2005年04月15日(金)

『自治と分権』第19号余話

●『自治と分権』の19号(2005年春季号)が発売になっています。首長インタビューは、増田寛也・岩手県知事にお願いを致しました。

 このインタビューをはじめて14回目になりました。その主旨は、現在の自治体の首長が、一体何を考え、地方自治をどういう方向にもって行こうとしているか、直接伺って、今後の自治体のあり方を、様々な視点から考える素材にしよう、というものでした。
 
 高知県の橋本大二郎知事からはじめて、市町村→県知事という順序をできるだけ維持するようにしてきました(都道府県は、47しかありませんし、石原東京都知事など死んでもインタビューしたくないので、実際には市町村の首長へのインタビューが主流にならざるをえませんが)。

 14回を数えて、全体としての印象は、「地方に大変な人材が育ってきた」「色々と批判をされても、クビ長というのは、逃げることのできない責任があり、実によく物事をみているし、考えている」ということでしょう。
 一昔前では、考えられないことだったと思います。

●さて、増田知事ですが、「改革派」を代表する論客です。お話を横で伺っていて(インタビューは三橋代表委員=静大教授です)、いくつか印象に残ったことを述べておきます。当然ですが、インタビュー内容は、印刷されたものが「すべて」であり、ここで「裏話」をするようなことはありません(笑)。

☆一つは、「三位一体の改革」の中での、義務教育費の一般財源化を全国知事会が要求したことに関してです。義務教育は国の責任であるとか、一般財源化すればお金がほかに回ってしまう、自治体の財政格差が教育に影響をもたらす、などの「反対」議論が知事会でも多く出て、最終的にも反対者が出ました。「改革派」として知られ、『自治と分権』でインタビューもおこなった、片山鳥取県知事なども、昨年までの「総量裁量制」(教員の定数×給与の総額の中でのやりくりを認める方式)導入によって、かなり使い勝手が良くなっているので、補助金では駄目ということはない、という意見を持っておりました。
 
 増田知事が、前梶原全国知事会長(前岐阜県知事)の片腕として、全国知事会の三位一体改革への要求をまとめたことは、その筋では、よく知られているので、この問題に、どうお答えになるのか、注目をしておりました。
 地方間の財政格差による教育の格差の心配について、「全部地方に移譲することになると、財政の貧乏なところでは、全部措置しきれるのか、ということで不安が多い。ここは突き詰めて言うと、『国は本当に約束を守るのか』『文科省が本当にそこまでやってくれるのか』という信頼感の問題です」「私が決定的に『これは駄目だな』と思ったのは、1年前の退職手当の一般財源化でした。私は、こういうところこそ文科省がきちんと手当てをするべきだと思っていました・・・」「今後明らかに退職者が多くなって、財政負担が一気に膨れ上がるだろうということで地方に移したのでしょう」「地方側が一般財源化の案をまとめたら、『いやいや、国が措置するほうがいい』というわけです」「要するに、給与費が一般財源化されると文科省は『もう何も残らない』という思いがあるのです」と述べられました。

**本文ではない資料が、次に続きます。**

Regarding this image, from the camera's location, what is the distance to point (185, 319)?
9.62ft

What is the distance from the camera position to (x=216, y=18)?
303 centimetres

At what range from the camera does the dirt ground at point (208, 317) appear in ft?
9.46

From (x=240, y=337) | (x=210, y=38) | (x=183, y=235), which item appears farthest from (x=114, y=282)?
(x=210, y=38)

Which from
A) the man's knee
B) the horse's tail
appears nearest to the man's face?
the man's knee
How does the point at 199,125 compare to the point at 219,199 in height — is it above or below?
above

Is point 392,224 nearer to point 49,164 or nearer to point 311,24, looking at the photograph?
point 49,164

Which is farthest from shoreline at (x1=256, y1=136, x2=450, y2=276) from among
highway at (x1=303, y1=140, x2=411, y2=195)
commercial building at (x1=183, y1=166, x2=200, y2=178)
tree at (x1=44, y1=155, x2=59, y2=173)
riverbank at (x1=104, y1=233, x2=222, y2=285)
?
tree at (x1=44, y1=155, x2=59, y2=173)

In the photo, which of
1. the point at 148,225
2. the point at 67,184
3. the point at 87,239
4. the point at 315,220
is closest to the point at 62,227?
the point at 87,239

 義務教育費の財源について、一般財源化した場合の『不安』は、当然に多くの自治体にあるでしょう。同時に、増田知事が文科省を批判されたように、国に何をされるかわからないという『不安』も、それ以上のものがあるわけです。現在の自治体の雰囲気を実によく反映した、ご意見だとつくづく思いました。

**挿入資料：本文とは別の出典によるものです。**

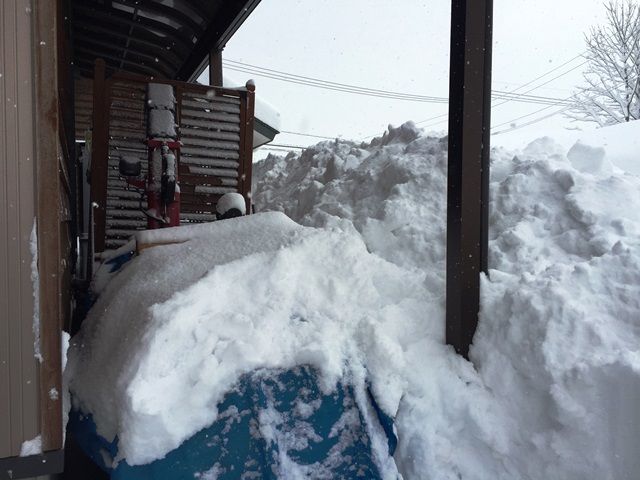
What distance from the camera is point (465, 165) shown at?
2533 mm

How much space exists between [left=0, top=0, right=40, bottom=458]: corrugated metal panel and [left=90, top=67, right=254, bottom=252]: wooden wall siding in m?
→ 3.53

☆第二は、県立病院や高校の「再編」の問題です。岩手県の教育委員会にヒアリングでお伺いした際に、「高校の再編・統廃合についてお伺いしたい」と言ったところ「再編・統廃合」ではなく「整備計画」です、とかなり硬直的な対応をされました。お話そのものは、大変に丁寧にお教え頂いて、それはそれでよくわかったのですが。
 増田知事は「これは最初から覚悟していますが、実はたいへんお叱りをいただいています」と率直にお話になりました。別に、現在進めている病院や高校の再編(整備計画ですか)に、理解を示すわけではないのですが、「では、どう対応するのか」というオルタナティブがなければ、どうにもならない課題でもあるのも事実でしょう。
 知事は、過疎地域の医師問題の深刻さを訴え「小泉総理や永田町の人たちにはなかなかご理解いただけないかもしれない」と語気を強めました。
 
 釜石の市立病院廃止問題なども、国が勝手に「医療圏の中で、病床過剰地域」と指定していることから、話しが始まっているわけです。県の責任も大きく、「県主導のリストラ」と指摘する向きも多い状況ですが、市は30億円を超える累積赤字、県は100億円を超える病院会計への繰りだしを「放置」できない、財政状況は確かにあります。
 こういう中で、住民と共に、どういう政策判断をするのか、その内容が問われているのだと思います。ここは、自治体職員や労働組合を含めて、その政策能力が問われるところでしょう。

 もちろん、1人1人の市民に財政の責任などないわけで、要求から出発する運動に躊躇いをもつ必要はまったくありません。この点は強調しておきたいですね。

☆第三は、今後の岩手県の「生き延び方」、発展についてですが、財政の困難や市町村合併による「合理化」なども必要であると述べられましたが、その際に、長野県の栄村のように「国の補助金に頼らない独自基準の『田直し事業』や『道普請』など・・・そういう工夫はどんどん採り入れたい」と。
 『自治と分権』のインタビューで、栄村の高橋村長には、この辺のお話を伺ったのですが、岩手で栄村の話しが出てくるとは思いませんでした。
 やはり、国に対して要求すべきは要求しつつ、独自の努力は必要です。栄村の福祉の村づくりは、下駄ばきヘルパーの話しなど、感動を覚えた記憶が蘇ってきました。


●今回の『自治と分権』では、憲法問題で小田実さんに私がインタビューしました。このこともふれようと思っていましたが、また、後日を期したいと思います。9条の会の平均年齢に触れられた時は、思わず笑ってしまいました。
 しかし、何時までも老人をこき使うわけには行きません。幸いに、自治労連も、組織内で全国各地の自治体関係の9条の会のネットワークを作る方向らしいので、若い力に期待をしたいと思います。